Check for canonical addressing in vmm_gla2gpa() and inject a protection
fault into the guest if a violation is detected.

If the page table walk is restarted in vmm_gla2gpa() then reset 'ptpphys' to
point to the root of the page tables.

When injecting a page fault into the guest also update the guest's %cr2 to
indicate the faulting linear address.

If the guest PML4 entry has the PG_PS bit set then inject a page fault into
the guest with the PGEX_RSV bit set in the error_code.

Get rid of redundant checks for the PG_RW violations when walking the page
tables.

Add emulation of the "outsb" instruction. NetBSD guests use this to write to
the UART FIFO.

The emulation is constrained in a number of ways: 64-bit only, doesn't check
for all exception conditions, limited to i/o ports emulated in userspace.

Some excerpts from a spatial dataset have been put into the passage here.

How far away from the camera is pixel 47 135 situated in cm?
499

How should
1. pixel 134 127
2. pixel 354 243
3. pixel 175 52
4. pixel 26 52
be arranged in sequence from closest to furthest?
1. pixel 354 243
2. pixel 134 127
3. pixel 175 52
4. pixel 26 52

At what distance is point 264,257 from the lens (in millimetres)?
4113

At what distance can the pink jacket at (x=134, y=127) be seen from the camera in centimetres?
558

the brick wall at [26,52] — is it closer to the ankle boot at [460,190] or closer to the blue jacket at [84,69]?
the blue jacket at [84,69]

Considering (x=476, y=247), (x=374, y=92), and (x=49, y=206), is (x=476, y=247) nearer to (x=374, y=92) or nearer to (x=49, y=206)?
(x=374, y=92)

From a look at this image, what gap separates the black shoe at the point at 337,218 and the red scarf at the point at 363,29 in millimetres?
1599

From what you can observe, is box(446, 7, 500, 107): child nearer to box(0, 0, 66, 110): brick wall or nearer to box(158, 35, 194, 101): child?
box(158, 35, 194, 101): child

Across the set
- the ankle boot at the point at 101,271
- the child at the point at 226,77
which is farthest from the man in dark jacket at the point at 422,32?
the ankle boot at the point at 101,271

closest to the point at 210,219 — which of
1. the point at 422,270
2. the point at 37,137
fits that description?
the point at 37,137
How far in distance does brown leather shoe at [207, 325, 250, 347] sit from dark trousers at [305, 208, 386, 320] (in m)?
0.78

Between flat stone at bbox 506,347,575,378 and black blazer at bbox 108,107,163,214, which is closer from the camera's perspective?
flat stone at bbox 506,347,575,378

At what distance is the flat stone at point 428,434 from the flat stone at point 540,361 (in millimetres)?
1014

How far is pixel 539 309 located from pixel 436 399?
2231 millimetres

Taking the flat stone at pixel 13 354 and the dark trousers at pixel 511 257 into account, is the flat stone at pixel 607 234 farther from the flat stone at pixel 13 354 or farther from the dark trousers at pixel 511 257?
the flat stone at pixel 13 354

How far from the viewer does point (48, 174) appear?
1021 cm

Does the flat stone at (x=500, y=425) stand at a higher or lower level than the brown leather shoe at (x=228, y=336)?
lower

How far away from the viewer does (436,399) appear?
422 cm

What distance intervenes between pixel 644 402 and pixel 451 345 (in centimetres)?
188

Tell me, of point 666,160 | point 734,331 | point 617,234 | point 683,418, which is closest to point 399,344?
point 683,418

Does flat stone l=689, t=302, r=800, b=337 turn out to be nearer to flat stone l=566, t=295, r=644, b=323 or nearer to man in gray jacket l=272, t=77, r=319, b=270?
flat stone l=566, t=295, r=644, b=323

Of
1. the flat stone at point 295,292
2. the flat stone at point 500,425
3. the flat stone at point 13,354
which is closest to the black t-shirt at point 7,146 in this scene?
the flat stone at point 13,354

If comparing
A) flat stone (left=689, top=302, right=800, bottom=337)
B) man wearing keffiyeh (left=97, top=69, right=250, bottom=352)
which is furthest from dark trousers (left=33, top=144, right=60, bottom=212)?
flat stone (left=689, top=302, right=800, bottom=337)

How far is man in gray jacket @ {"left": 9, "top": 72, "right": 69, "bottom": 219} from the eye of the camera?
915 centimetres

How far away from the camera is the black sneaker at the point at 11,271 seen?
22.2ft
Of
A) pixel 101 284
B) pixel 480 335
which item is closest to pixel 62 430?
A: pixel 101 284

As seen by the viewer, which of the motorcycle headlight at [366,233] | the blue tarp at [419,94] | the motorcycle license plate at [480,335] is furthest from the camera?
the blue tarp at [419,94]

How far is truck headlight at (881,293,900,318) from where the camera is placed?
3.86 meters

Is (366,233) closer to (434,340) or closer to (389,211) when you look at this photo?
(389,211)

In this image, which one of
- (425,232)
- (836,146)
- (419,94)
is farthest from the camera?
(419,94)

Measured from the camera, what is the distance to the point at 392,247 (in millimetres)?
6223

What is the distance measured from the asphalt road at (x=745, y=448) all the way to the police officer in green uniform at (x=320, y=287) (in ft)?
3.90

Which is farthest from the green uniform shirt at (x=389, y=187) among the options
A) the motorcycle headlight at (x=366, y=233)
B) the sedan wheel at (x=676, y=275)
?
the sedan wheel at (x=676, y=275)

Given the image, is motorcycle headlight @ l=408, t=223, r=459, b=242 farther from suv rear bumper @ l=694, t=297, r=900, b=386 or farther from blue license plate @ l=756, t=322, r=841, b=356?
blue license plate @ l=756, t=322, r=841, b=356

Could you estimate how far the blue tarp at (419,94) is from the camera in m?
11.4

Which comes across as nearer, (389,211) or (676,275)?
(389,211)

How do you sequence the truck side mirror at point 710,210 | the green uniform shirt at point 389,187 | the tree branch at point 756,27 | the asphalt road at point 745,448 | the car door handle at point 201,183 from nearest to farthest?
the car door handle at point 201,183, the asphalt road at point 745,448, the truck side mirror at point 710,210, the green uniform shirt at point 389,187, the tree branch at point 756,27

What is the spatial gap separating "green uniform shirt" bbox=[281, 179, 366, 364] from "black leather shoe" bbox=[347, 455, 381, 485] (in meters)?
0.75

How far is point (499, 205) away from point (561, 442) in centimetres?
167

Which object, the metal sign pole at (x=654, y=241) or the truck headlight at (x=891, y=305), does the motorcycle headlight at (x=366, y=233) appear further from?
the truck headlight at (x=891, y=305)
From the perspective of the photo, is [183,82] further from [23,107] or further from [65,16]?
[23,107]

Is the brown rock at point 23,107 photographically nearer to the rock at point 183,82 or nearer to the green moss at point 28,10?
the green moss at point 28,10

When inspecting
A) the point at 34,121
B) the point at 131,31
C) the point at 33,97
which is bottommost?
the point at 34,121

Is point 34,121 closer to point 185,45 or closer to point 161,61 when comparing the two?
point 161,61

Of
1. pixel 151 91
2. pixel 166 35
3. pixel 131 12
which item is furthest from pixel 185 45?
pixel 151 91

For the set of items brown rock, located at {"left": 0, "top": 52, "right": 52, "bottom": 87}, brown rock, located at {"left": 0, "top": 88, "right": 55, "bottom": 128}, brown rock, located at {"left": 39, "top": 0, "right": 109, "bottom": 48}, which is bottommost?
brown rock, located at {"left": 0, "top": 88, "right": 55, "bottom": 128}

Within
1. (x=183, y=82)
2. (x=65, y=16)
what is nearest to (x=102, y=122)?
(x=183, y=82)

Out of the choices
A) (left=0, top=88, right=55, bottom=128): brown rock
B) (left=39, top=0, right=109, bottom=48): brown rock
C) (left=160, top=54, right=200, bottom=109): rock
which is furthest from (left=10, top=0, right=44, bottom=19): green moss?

Some of these constraints will be relaxed in followup commits.

Requested by: grehan
Reviewed by: tychon (partially and a much earlier version)

Inject page fault into the guest if the page table walker detects an invalid
translation for the guest linear address.

Add PG_U (user/supervisor) checks when translating a guest linear address
to a guest physical address.

PG_PS (page size) field is valid only in a PDE or a PDPTE so it is now
checked only in non-terminal paging entries.

Ignore the upper 32-bits of the CR3 for PAE paging.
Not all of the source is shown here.